Showing posts with label Measha Brueggergosman. Show all posts
Showing posts with label Measha Brueggergosman. Show all posts

Wednesday, December 12, 2007

Another New Brunswick (Mezzo-)Soprano

The dea ex machina who descends from the rafters on tethers at the end of the Met's Iphigenie was sung by Michele Losier, who, like Measha Brueggergosman, hails from New Brunswick. She sounded good in the small role, but she really should be given a prize for intestinal fortitude--she was easily thirty feet above the stage as her descent began.

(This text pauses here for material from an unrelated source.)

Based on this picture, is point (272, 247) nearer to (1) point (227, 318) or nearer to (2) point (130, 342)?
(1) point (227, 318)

Thursday, November 29, 2007

Measha: Come Back Soon!

I had tickets--front row, egad--for last night's recital by Measha Brueggergosman (proud native of New Brunswick, Canada) at Carnegie's Zankel Hall. It was one of the most enjoyable vocal recitals I've heard in a long time. Measha (prounounced "Me-sha," in case you were wondering) sang a program of cabaret songs by "serious composers"--Britten, Schoenberg, Bolcom--with some songs by Satie, Poulenc and Rorem sprinkled in. She sings this music with complete ownership, aided by her big personality and charming presence. Her voice sometimes sounds small, but since she expanded it convincingly in the spiritual she sang as an encore, it is hard to know whether that is a built-in feature or whether she was tailoring the size of her voice for the hall. It's a sweet, expressive voice, and her diction, especially in English, is superb; she makes every song a story, and conveys each song's spirit--playfulness, wistfulness, desire, sorrow--with real authority and conviction. She is such a delight that all I can ask is for her to come back to New York soon--real soon!--and put on another recital like this.